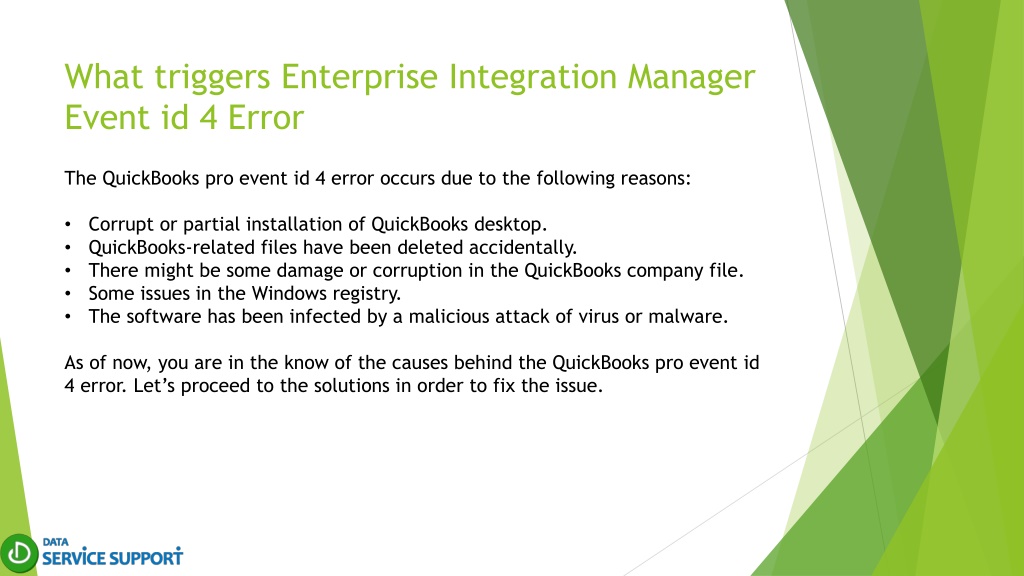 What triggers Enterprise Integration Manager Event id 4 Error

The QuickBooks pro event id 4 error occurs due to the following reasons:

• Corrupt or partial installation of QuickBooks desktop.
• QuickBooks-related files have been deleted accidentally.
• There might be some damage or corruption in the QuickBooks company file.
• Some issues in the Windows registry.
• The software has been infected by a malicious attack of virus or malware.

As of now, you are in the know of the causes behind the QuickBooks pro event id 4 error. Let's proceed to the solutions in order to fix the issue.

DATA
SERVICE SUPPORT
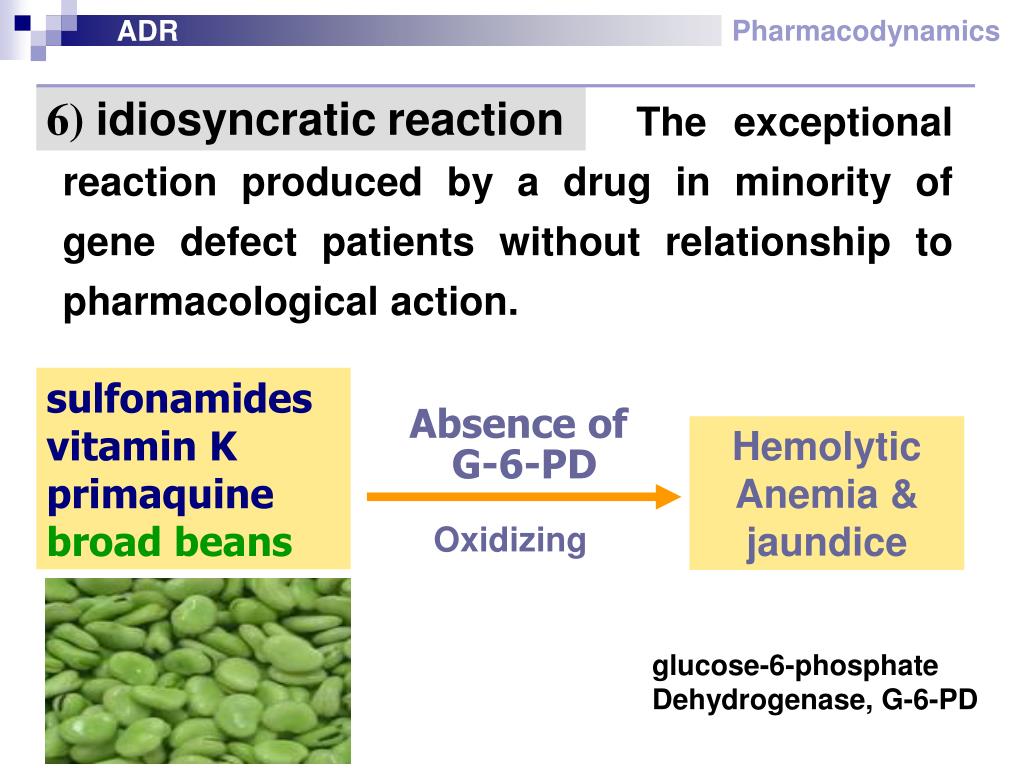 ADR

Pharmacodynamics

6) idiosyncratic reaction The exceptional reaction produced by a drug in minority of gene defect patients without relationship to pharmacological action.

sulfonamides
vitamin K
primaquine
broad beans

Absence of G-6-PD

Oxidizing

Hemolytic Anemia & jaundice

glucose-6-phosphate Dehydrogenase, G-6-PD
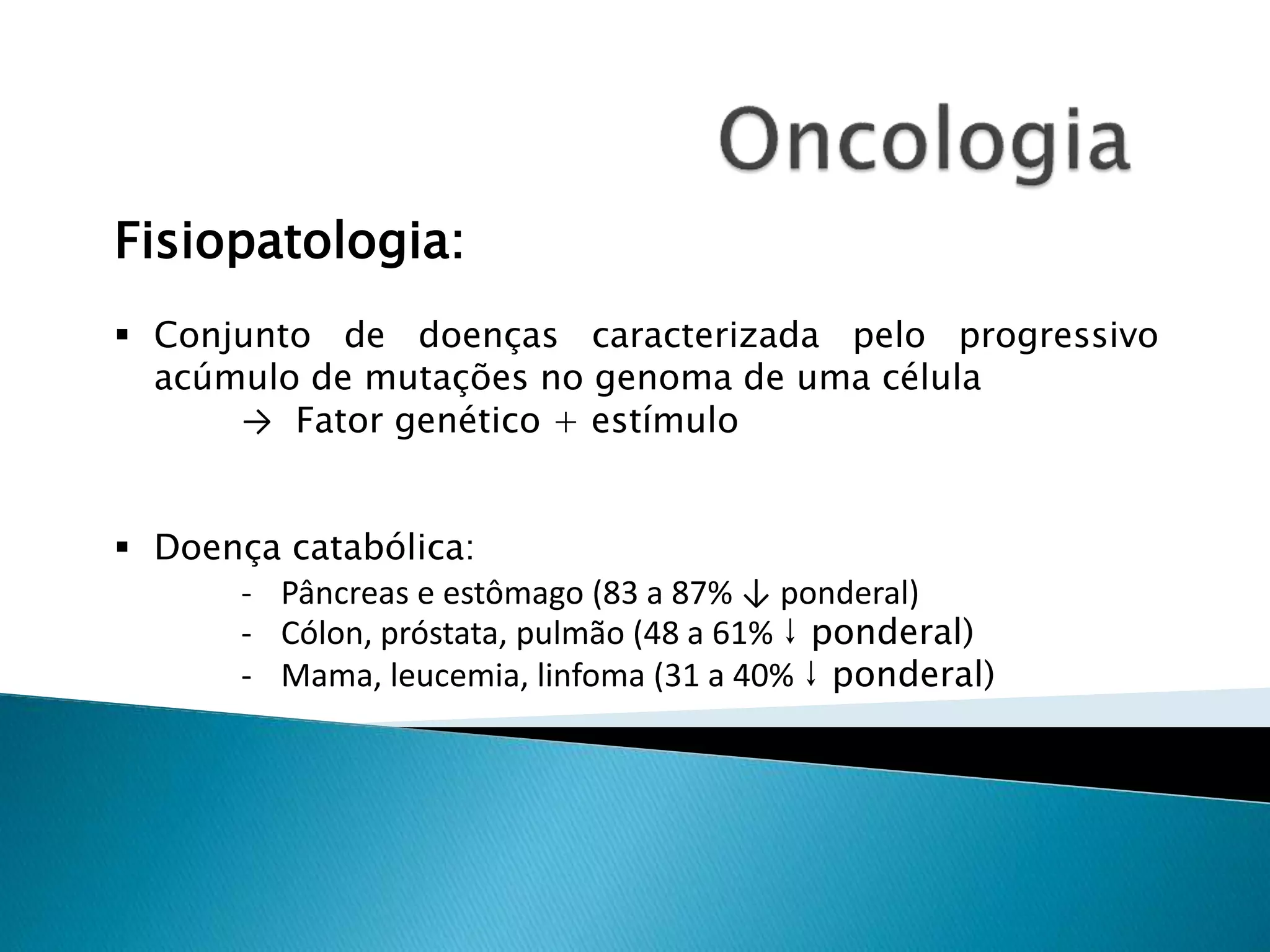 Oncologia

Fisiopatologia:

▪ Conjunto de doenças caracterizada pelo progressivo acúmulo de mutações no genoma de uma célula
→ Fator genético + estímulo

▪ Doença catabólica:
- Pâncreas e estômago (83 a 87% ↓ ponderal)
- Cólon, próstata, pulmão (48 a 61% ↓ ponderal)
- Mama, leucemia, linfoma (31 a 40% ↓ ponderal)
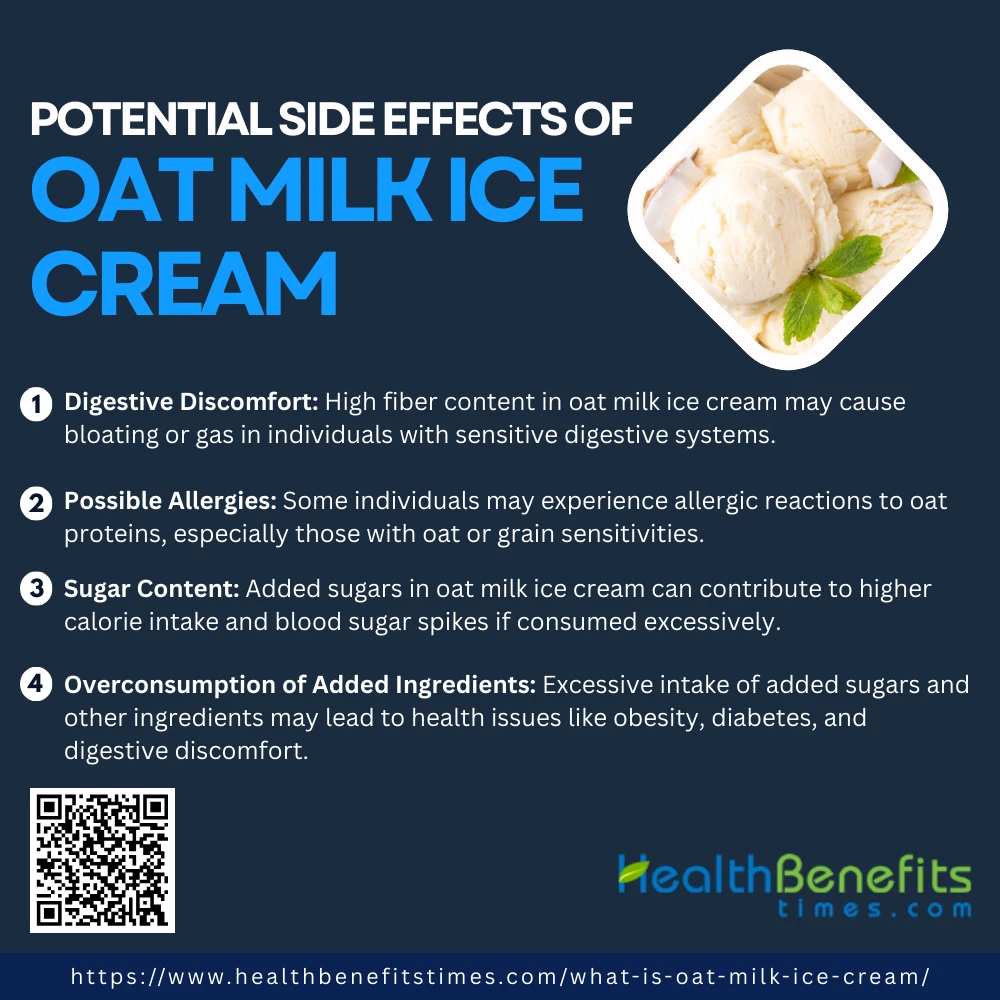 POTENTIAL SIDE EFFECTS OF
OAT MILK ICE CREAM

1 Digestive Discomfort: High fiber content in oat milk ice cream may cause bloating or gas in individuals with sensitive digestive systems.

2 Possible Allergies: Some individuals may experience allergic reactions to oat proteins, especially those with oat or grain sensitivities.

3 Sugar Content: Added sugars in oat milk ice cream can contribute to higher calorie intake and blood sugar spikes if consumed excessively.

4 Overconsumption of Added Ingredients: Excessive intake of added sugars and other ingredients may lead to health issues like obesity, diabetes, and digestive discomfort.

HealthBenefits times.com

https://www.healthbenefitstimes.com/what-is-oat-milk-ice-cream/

# What is being asked
Transcribe exactly the lines above, beginning at the one with "virus or malware." and going up to and including the one with "Pharmacodynamics". Pictures do not belong in the copy.

# Result of the exercise
• The software has been infected by a malicious attack of virus or malware.

As of now, you are in the know of the causes behind the QuickBooks pro event id 4 error. Let's proceed to the solutions in order to fix the issue.

DATA
SERVICE SUPPORT
 ADR

Pharmacodynamics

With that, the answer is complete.